Django - delete an object without deleting its related objects
I have two models:
class Client(models.Model):
some_field = models.CharField()
class Ticket(models.Model):
client = models.ForeignKey(Client)
Tic开发者_StackOverflow社区ket
s are FOREVER in my system, but I want users to be able to delete clients they don't want anymore. Currently it'll delete all the tickets created by the Client
.
- Is this a bad idea (architecturally speaking), and should I just mark them as
not_needed
or something instead? - If it's not a bad idea, what's the best way to do it, while remaining DRY. I don't want to have to override
delete()
for each model that does this, but will if I have to (what's the best way to do that, if that's the only way).

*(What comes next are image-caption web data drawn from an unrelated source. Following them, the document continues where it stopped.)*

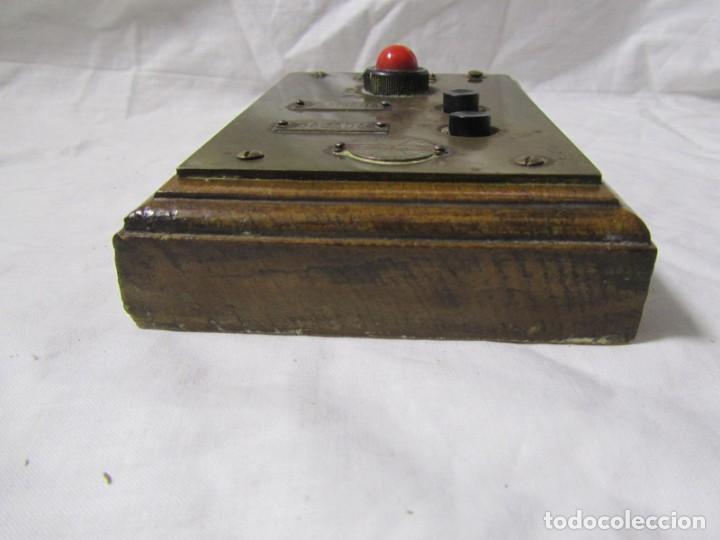 Antigüedades: Cuadro de mando botones ascensor, baquelita, latón y madera, B. Rodriguez - Foto 10 - 189590698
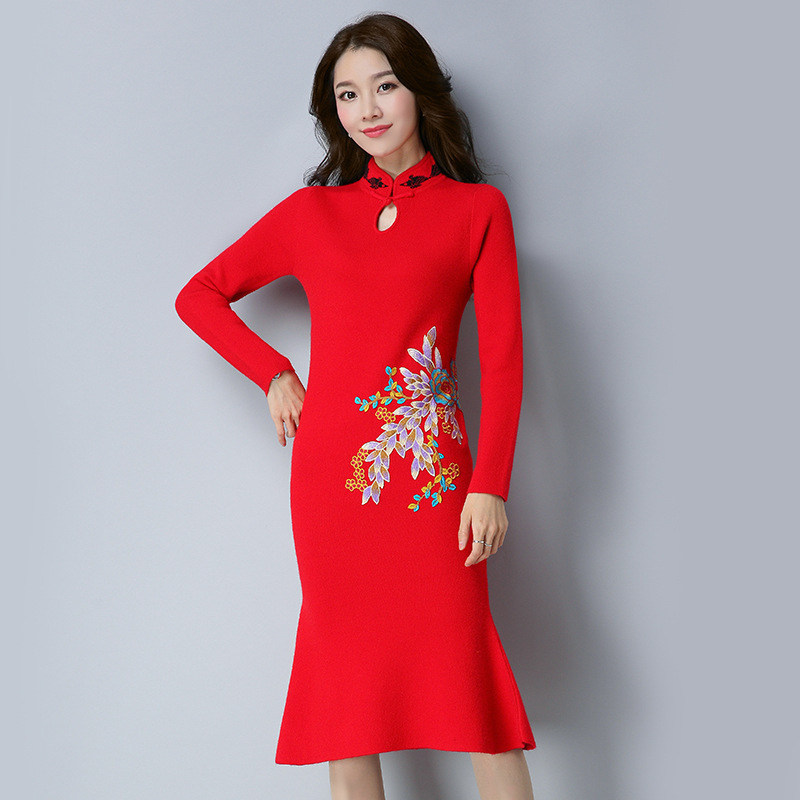 Autumn Winter Women Floral Embroidery Dress 2017 Chinese Style Long Sleeve Dress Sexy Party Bodycon Sweater Dresses Plus Size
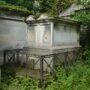 Entourages de tombes  - Division 17 - Cimetière du Père Lachaise - Paris (75020) - Image4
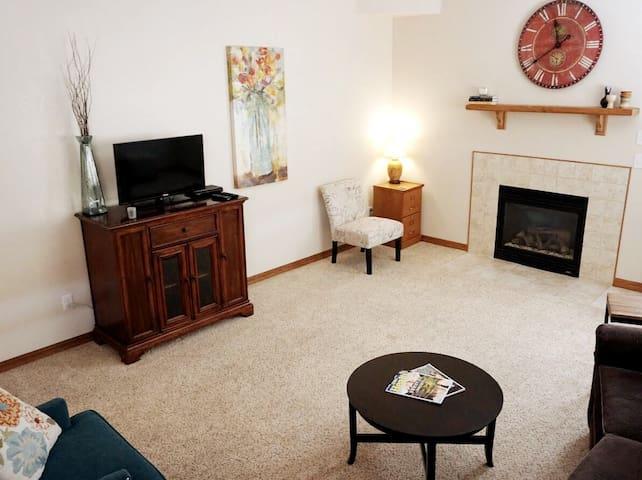 Colorado Springs Sunny Basement Apartment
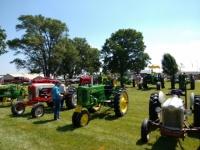 summer-event-tractors-set-up-2017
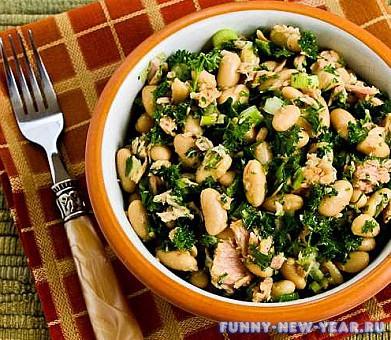 Салат с фасолью, тунцом и шпинатом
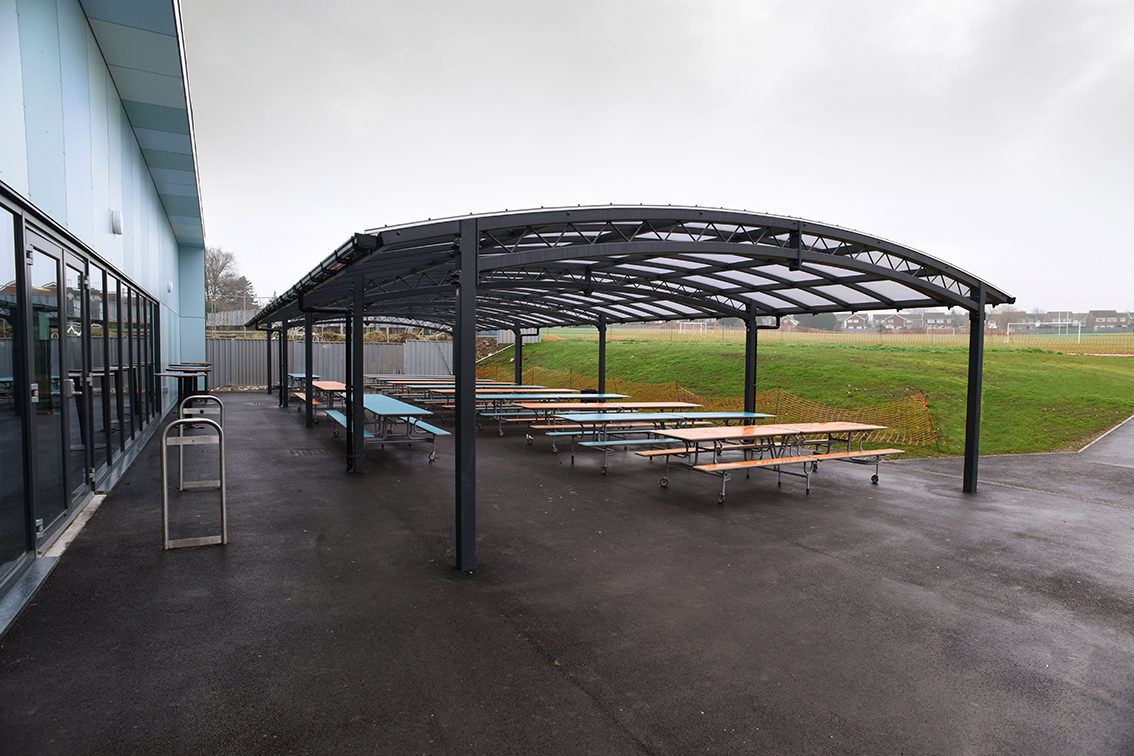 Newcastle Lattice canopy at Baysgarth School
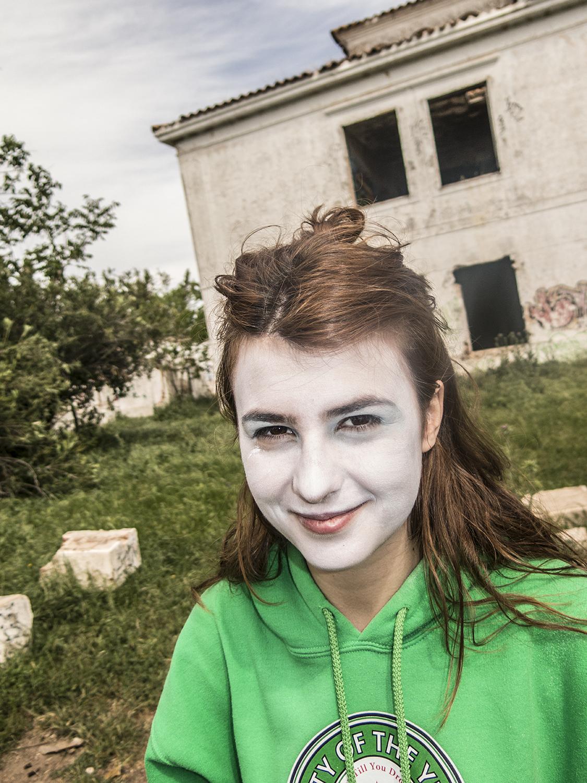 adolescente maquillada para el rodaje sonrie al fotoperiodista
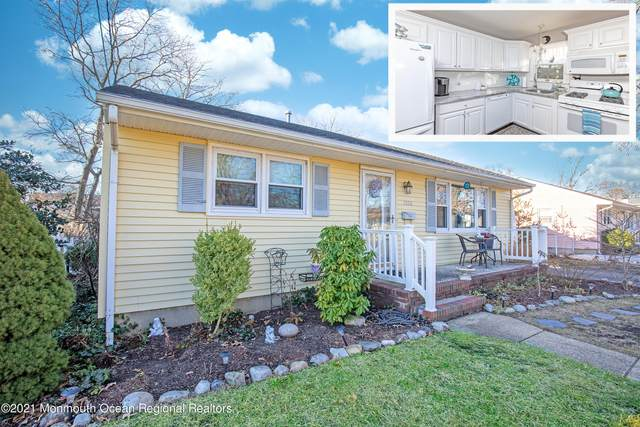1333 Curtis Avenue, Point Pleasant, NJ 08742 (MLS #22100565) :: Caitlyn Mulligan with RE/MAX Revolution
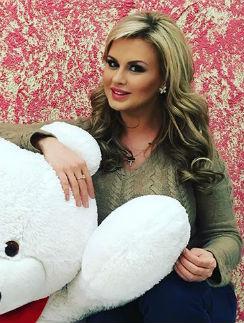У Анна Семенович есть эротические фотографии. Выложены на Starsru.ru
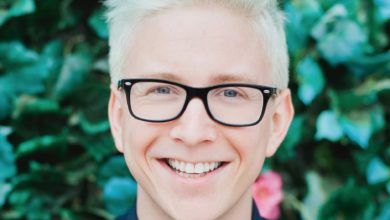 Tyler Oakley's Bio: Net Worth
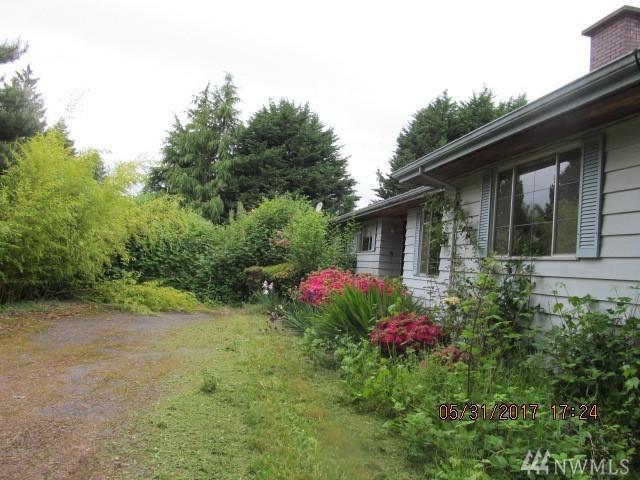 15019 16th Ave SW, Burien, WA 98166 (#1136087) :: Ben Kinney Real Estate Team
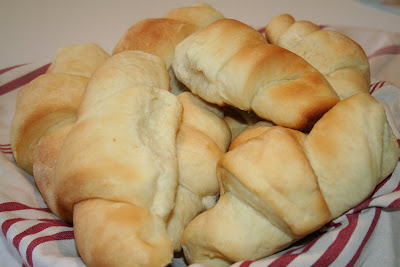 Amelias cookbook lion house crescent rolls i have a cookbook with christmas recipes from the lion house and that is where these rolls come from they were so yummy they were soft and fluffy and forumfinder Gallery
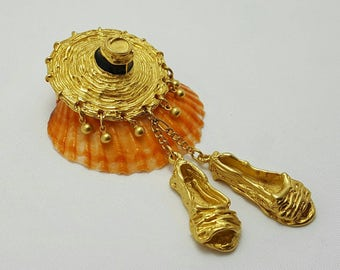 D.K.N.Y. Beach Hat & Shoes Pin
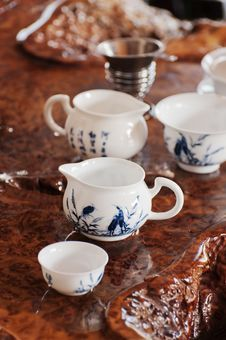 Free Tea Pot And  Teacup Royalty Free Stock Photography - 20937937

So this question is very old but in case someone runs across it (like I did): starting from Django 1.3, you can use the on_delete
parameter for ForeignKey
models, as described here.
The django.contrib.auth
module has to deal with this same problem in the User
model. Their solution is to have:
class User(models.Model):
# ...
is_active = models.BooleanField(default=True)
# ...
So "deleting" a User
is just setting is_active
to False
. Everything that works with User
s needs to check is_active
.
For the record, I think deleting Client
s in this case is a Bad Idea.
But for the sake of argument, if you delete a Client
, then its related Ticket
s need to first become clientless. Change the model for Ticket
to:
class Ticket(models.Model):
client = models.ForeignKey(Client, null=True, blank=True,
related_name='tickets')
Then, to delete a Client
, do:
for ticket in clientToDelete.tickets:
ticket.client = None
ticket.save()
clientToDelete.delete()
You can put this code into Client
's delete
method, but it will get skipped if you do a mass (i.e. QuerySet-based) delete of Client
s.
Personally, I think it is a bad idea (you'd have orphan ticket records). I would just mark those clients as 'not_needed' or 'deleted'. You also get the added benefit of the ability to 'un-delete' those clients later.